* **WRITTEN PROBLEM**
Count the lines of the data below that contain the word "feet", and give only that number.

* **AVAILABLE DATA**
★ ★ ★
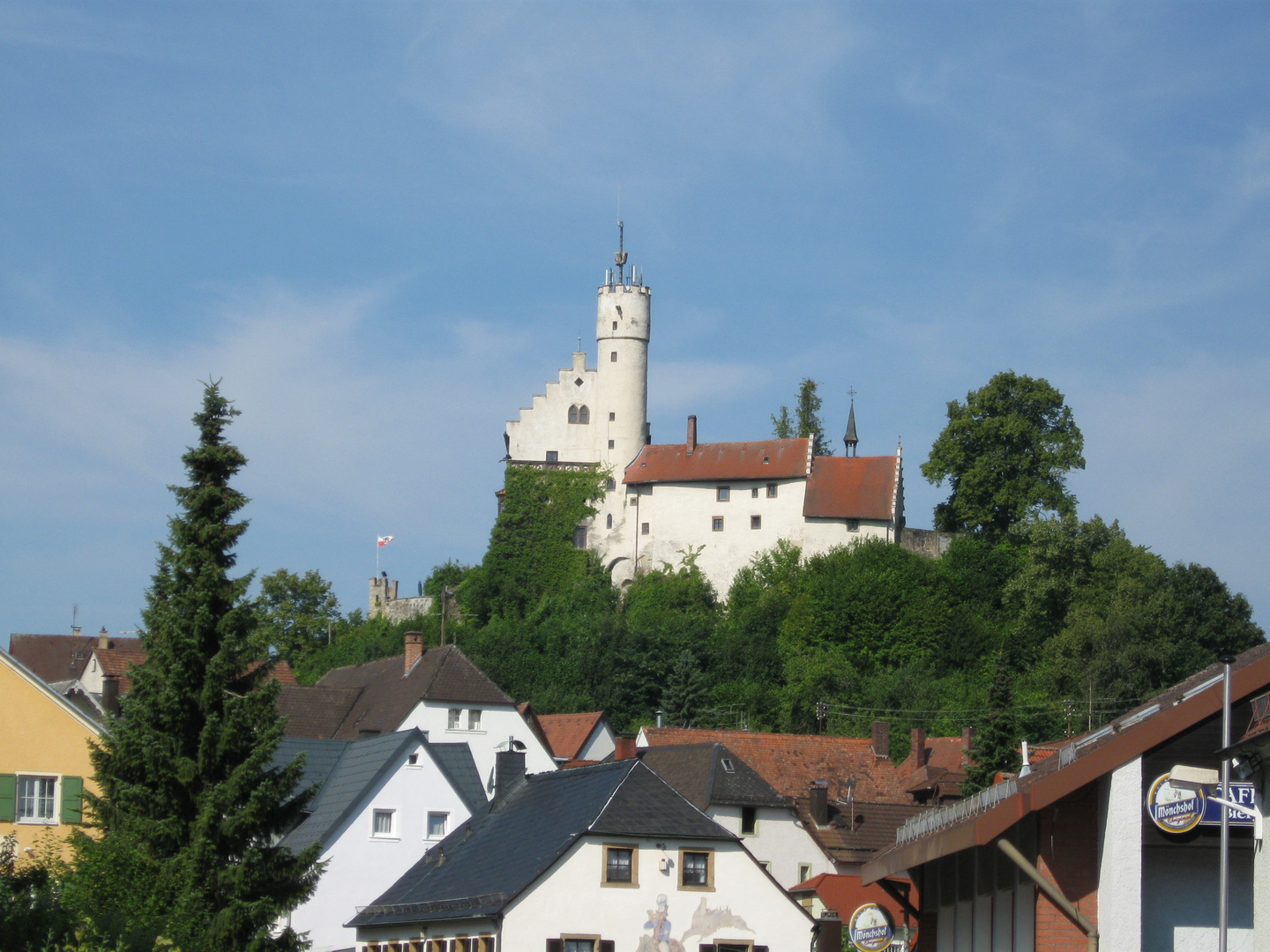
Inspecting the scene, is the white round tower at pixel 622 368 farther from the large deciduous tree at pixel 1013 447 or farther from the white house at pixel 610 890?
★ ★ ★
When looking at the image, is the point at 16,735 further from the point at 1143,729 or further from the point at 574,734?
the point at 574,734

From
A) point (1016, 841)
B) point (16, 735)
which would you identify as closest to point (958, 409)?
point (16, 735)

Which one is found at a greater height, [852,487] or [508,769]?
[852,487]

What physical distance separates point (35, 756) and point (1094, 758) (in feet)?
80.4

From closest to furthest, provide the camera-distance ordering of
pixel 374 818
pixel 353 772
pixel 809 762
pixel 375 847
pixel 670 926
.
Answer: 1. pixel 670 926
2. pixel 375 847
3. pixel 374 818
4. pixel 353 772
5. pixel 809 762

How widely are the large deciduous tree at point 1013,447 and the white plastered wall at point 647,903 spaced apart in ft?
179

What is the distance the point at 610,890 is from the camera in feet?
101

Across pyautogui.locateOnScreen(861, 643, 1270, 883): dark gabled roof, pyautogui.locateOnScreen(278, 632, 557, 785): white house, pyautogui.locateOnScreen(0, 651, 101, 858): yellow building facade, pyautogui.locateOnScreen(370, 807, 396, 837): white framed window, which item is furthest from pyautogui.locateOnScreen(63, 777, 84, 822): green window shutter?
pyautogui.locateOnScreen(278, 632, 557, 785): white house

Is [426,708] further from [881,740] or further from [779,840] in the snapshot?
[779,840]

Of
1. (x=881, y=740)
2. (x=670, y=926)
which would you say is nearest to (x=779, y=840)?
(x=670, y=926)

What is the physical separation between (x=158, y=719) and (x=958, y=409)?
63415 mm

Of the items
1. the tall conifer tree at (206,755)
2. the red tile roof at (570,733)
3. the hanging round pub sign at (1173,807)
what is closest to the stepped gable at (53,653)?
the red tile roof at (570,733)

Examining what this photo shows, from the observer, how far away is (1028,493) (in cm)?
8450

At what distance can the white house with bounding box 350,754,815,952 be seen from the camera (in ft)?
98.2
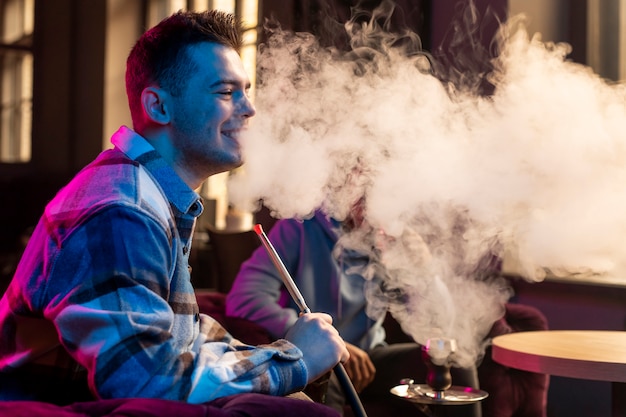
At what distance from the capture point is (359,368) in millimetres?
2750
★ ★ ★
* **EXERCISE SOLUTION**
2